## SUPPLIED TEXT
The work had been completed without official approval by the Assembly, although it had earlier approved the concept and initial expenditures. Hickel was ready to go to court to collect the money for the work done in good faith.

According to Assemblyman Chris Constant and the Anchorage Daily News, the $2.4 million is going to hit Anchorage homeowners in the form of increased tax bills, and they want taxpayers to blame it on the mayor.

In reality, the additional cost from this settlement will be less than half a percent of the total property tax revenue that Anchorage collected in 2022 – which was around $600 million. The legal fees that the Assembly has run up since Bronson took office are likely to have a bigger impact on property taxes, along with the purchase of the Golden Lion hotel for $9.5 million to create a drug rehab facility — something done under the administration of Mayor Ethan Berkowitz.

Critics point out contend that had this navigation center been built and operational during the previous winter, the cost savings by addressing homelessness would have been significant.

Instead, homeless were housed for a third year at the Sullivan Arena, which taxpayers built for an entertainment venue.

The Bronson administration has estimated that the Sullivan Arena that every five months of operation of the Sullivan for homeless shelter for those who cannot follow the rules of structured shelters would cost between $1.7 million to $3 million, depending on the number of homeless housed.

Assembly Member Kevin Cross, a proponent of finishing the navigation center, said it is “, “The navigation center is “probably our most realistic for the amount of people that can service, that we can have in place before cold weather.” If the Assembly doesn’t act soon, “then the reality is we’re just going to be opening the Sullivan Arena back up,” he said.

## DATA SEGMENT
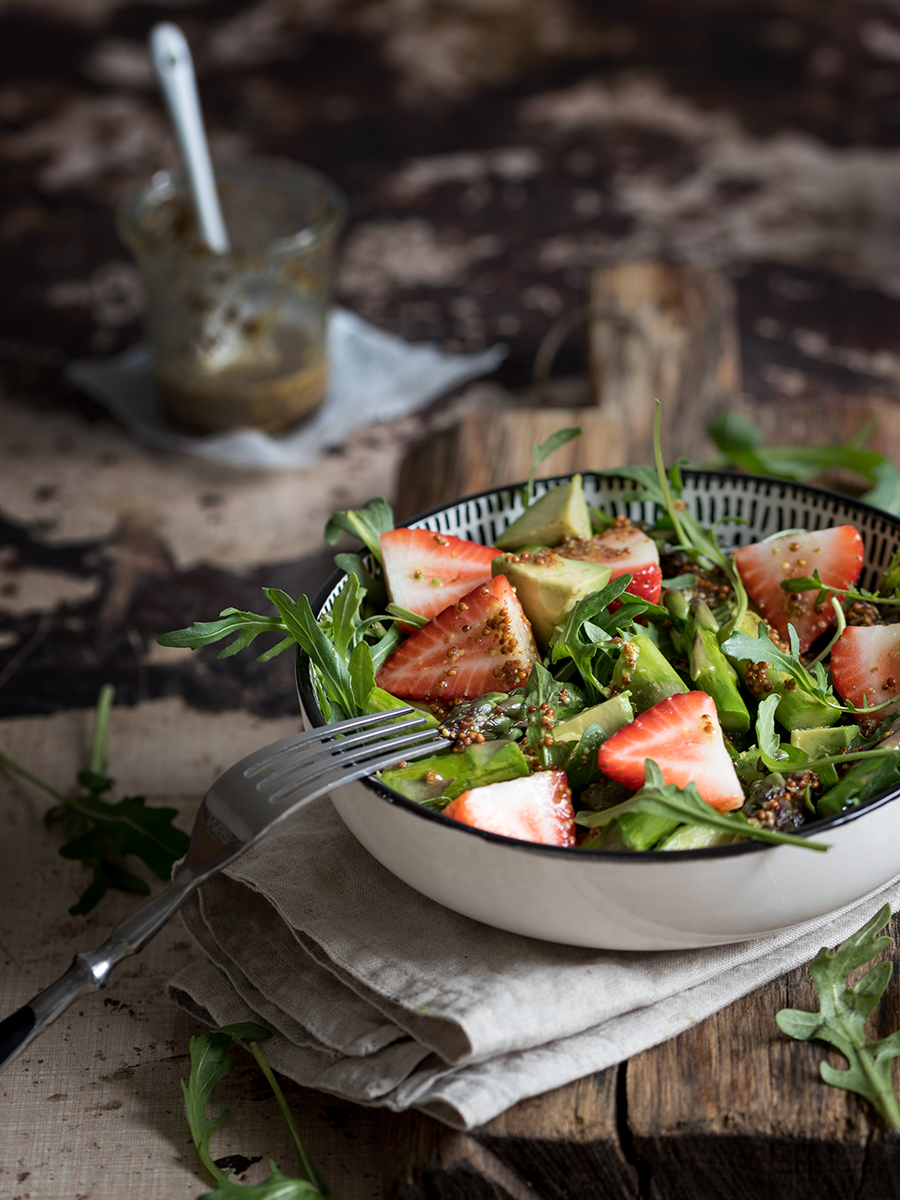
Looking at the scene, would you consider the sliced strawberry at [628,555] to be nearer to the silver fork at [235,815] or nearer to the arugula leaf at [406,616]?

## DESCRIPTION OF THE TASK
Go on with the passage on the Anchorage navigation center, picking up right after its final sentence. The listing comes from a separate source and has no connection to the passage on the Anchorage navigation center.

## RESPONSE TO THIS TASK
Bronson’s administration estimated the cost for the construction of the navigation center to be $12.2 million. Operating it could cost $7.9 million a year. The money to complete the project appears to have been siphoned off by the Assembly for other uses, and so there seems to be no path forward for the navigation center at this juncture.

“I don’t deny that it could possibly do good in our community if it’s a well-planned facility, but it’s not going to solve our staffing needs for social workers or for treatment beds. It’s not going to solve our need for housing, which is the solution to homelessness, and it’s not going to solve all of our need for the winter,” said Assemblyman Felix Rivera, who has opposed the navigation center all along.

Due to the Assembly’s refusal to work with the mayor, the materials for the project, already purchased, shipped, and received by the municipality, are gathering dust in a warehouse in Eagle River – -a facility built for city equipment but now repurposed as a makeshift shelter for materials that were intended to shelter humans.

Meanwhile, some members of the Anchorage Assembly are exploring purchasing and assembly homeless shacks called “pallet homes,” which have been dubbed “sugarcoated slave shacks” by critics who oppose them in Seattle and other places, because they are government-constructed slums that resemble those in third-world countries, such as Soweto, South Africa.